Foxconn Suicides: Why Higher Pay Won’t Work

Kathleen McLaughlin writes for Global Post:

Taiwan’s Foxconn, a key supplier to Apple, Sony, Motorola and most other big tech companies, has agreed to raise basic salaries by 65 percent (to $293 a month) in its massive Shenzhen electronics plant where 10 employees have killed themselves this year.

Since the Foxconn situation drew an international spotlight to Chinese factory conditions, the focus has been on pay and the impact that higher wages might have on global manufacturing. The bigger picture goes beyond money. While factory pay has been a huge problem, labor experts say the entire system is riddled with troubling issues, many of them stemming from the lack of basic rights given the migrant workers who typically staff production lines, documented in last year’s GlobalPost investigative series Silicon Sweatshops.

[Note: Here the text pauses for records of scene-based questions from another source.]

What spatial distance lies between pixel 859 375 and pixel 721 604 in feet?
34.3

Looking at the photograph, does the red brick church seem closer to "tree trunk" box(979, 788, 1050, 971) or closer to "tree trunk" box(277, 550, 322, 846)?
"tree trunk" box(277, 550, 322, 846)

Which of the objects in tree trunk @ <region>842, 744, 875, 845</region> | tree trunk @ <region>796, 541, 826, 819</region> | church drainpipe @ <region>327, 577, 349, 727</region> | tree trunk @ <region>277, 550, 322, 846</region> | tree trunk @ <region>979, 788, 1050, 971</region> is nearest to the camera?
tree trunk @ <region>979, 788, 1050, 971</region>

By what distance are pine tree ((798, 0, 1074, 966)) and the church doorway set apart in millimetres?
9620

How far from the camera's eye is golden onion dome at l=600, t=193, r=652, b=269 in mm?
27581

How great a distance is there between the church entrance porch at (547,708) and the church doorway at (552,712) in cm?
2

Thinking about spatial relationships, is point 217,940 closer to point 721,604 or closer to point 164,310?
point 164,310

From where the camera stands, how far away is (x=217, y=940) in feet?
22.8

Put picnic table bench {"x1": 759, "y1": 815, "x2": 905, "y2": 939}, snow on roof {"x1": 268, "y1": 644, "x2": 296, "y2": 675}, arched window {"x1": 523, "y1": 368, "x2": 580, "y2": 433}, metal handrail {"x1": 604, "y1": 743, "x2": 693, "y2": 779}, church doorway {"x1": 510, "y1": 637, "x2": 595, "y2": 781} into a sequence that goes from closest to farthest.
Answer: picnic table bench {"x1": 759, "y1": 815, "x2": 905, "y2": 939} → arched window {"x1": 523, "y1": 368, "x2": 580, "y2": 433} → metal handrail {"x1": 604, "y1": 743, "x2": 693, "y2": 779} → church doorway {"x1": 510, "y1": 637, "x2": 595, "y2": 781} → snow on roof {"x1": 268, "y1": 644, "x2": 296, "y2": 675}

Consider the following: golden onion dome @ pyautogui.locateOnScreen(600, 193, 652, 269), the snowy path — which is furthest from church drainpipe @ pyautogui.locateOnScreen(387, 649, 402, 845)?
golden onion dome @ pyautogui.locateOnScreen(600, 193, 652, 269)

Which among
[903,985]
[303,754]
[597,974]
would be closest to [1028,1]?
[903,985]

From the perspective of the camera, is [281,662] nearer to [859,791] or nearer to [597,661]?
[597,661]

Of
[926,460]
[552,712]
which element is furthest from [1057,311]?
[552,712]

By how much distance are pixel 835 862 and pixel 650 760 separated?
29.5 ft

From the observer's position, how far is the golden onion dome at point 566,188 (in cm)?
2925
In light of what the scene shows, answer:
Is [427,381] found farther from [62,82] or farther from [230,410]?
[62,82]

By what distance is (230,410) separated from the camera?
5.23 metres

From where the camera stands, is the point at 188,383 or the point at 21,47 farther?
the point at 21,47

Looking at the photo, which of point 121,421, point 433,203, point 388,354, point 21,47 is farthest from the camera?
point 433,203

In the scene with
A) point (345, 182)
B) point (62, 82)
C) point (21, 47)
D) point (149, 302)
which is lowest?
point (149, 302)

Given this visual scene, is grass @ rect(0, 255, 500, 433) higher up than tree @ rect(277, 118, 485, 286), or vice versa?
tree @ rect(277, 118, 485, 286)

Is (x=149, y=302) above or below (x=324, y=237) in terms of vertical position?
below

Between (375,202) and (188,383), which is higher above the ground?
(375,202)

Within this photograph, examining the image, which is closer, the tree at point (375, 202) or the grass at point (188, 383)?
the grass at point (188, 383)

“Increasing salaries is an effective method to improve the workers material lives, but it is not enough,” said Dai Jianzhong, a labor relations expert at the Beijing Academy of Social Sciences.

Dai and others said wages are just one component of what’s needed in terms of labor reform in China. Other necessary measures would address living conditions and social welfare. Most migrant workers are ineligible for local health care and education, and living on-site at factory dorms means limited personal lives. Most groups say that democratically elected labor unions would go a long way in changing the system.